What is expected >> Repeat the data word for word. Do not include the pictures.

Data >>
◆ ◆ ◆ ◆

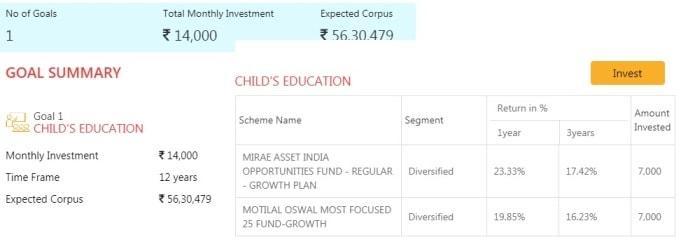 Child Education-Last Screen-min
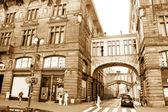 Street. — Stock Photo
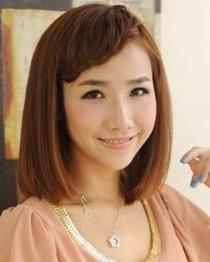 最新流行可爱短发发型 夏日流行的短发发型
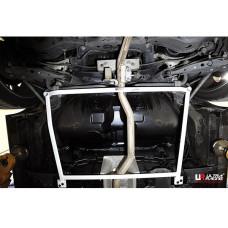 Rear Lower Bar Renault Samsung SM5 (L-43) 2WD 2.0 LPI (2010)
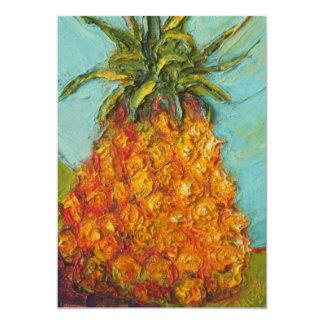 Tropical Pineapple Invitation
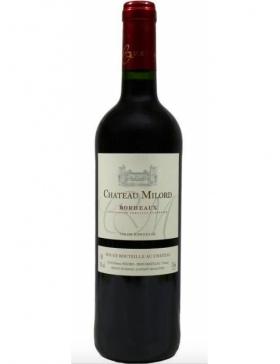 Château Milord - Rouge - 2016 - Vin Bordeaux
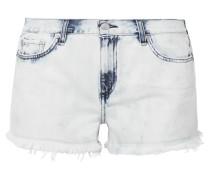 Ausgefranste Jeansshorts -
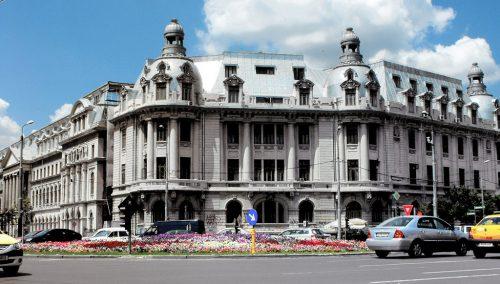 ALERTĂ! Newsbucuresti.ro: Universitatea de Arte din București inițiază o lege prin care fură drepturile de autor ale studenților 25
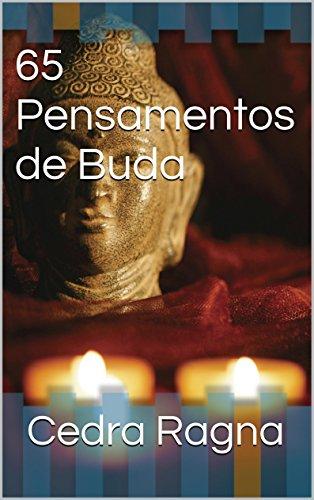 65 Pensamentos de Buda (Portuguese Edition)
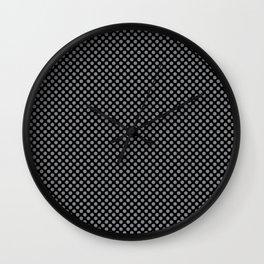 Black and Sharkskin Polka Dots Wall Clock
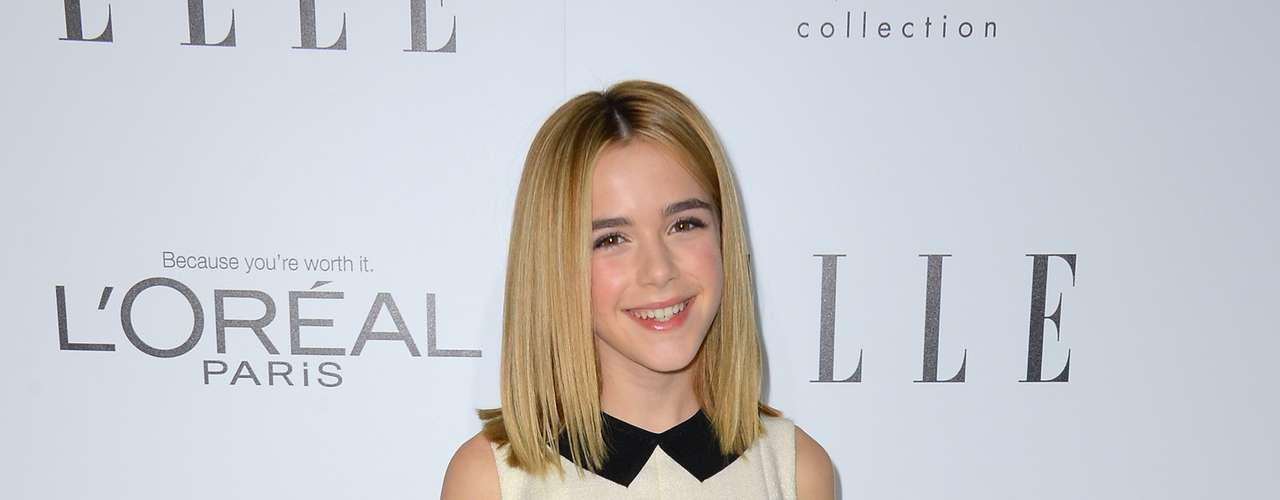 Kiernan Shipka manages to always be on the best dressed list. The 'Mad Men' actress is one to seek for fashion tips.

◆ ◆ ◆ ◆

Solution below >>
 Child Education-Last Screen-min
 Street. — Stock Photo
 最新流行可爱短发发型 夏日流行的短发发型
 Rear Lower Bar Renault Samsung SM5 (L-43) 2WD 2.0 LPI (2010)
 Tropical Pineapple Invitation
 Château Milord - Rouge - 2016 - Vin Bordeaux
 Ausgefranste Jeansshorts -
 ALERTĂ! Newsbucuresti.ro: Universitatea de Arte din București inițiază o lege prin care fură drepturile de autor ale studenților 25
 65 Pensamentos de Buda (Portuguese Edition)
 Black and Sharkskin Polka Dots Wall Clock
 Kiernan Shipka manages to always be on the best dressed list. The 'Mad Men' actress is one to seek for fashion tips.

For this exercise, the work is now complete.